To the 11-year-old me, ever being 40 must have seemed just as unbelievable as junk turning to jewels. These days, 40 seems quite believable. Some of my hair is gray. The skin on my hands is less and less elastic--I can pull it up into little ridges. I can see the very beginnings of . . . jowls. Besides, everyone around me is already over 40. I was born in the very last year of the Baby Boom, so I always have a crowd of people hitting all the milestones in front of me.

The strange thing is, I never would have imagined that being 40 would feel like this--like the regular old me. Sometimes in bed at night, when I'm not quite asleep, I jolt into consciousness with the realization that I'm really not 11 anymore. When I was a kid I thought being grown-up would feel grown-up. Surely there would be some significant transformation, perhaps even magical, when I turned 21, or got married, or became a mother, or turned 40. Wouldn't I have found a few answers to life's big questions? Or be a little more confident? I am like the homemade geode, made up of layer upon layer of life experiences, but not essentially different at my core.

Maybe not different at my core, but yes I have changed, changes that have piled up so gradually it's hard to say when they happened. I'm more comfortable being myself rather than trying to be what I imagine someone else wants me to be. I'm not as afraid to say what I think and feel, and I'm not as afraid to try new things. I have finally started to floss.

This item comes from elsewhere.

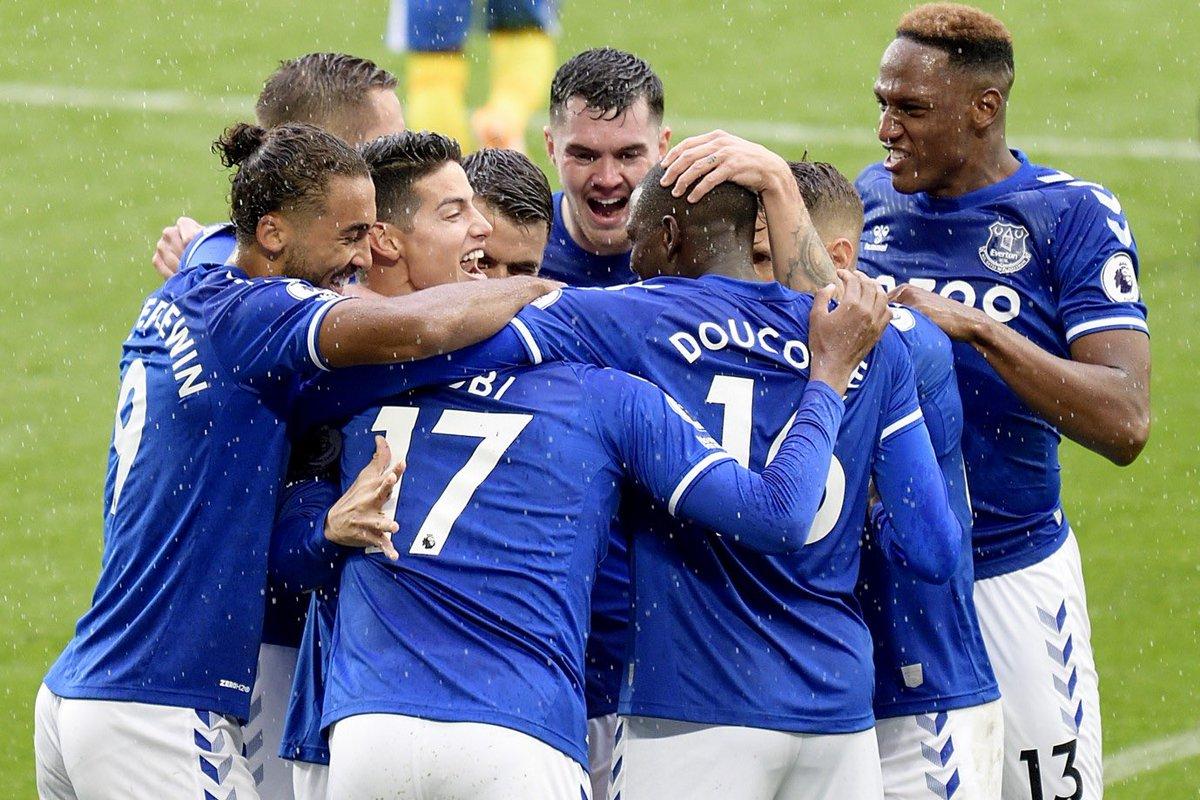Xem lại bóng đá Everton vs Brighton, Ngoại hạng Anh – 03/10/2020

I don't think I will crack open my geode. Instead I will keep it. It is a gift from the 11-year-old who thought I would be something unimaginably different at 40. It is a reminder to me that life is not a series of magical transformations, but layers of slow and incremental change. My body will change, my personality will grow, but I will never be a collection of sparkling crystals. I will always be me.

Besides, if ordinary household materials were to morph into crystals it would probably take more than 30 years. Maybe I'll open it on my 70th birthday.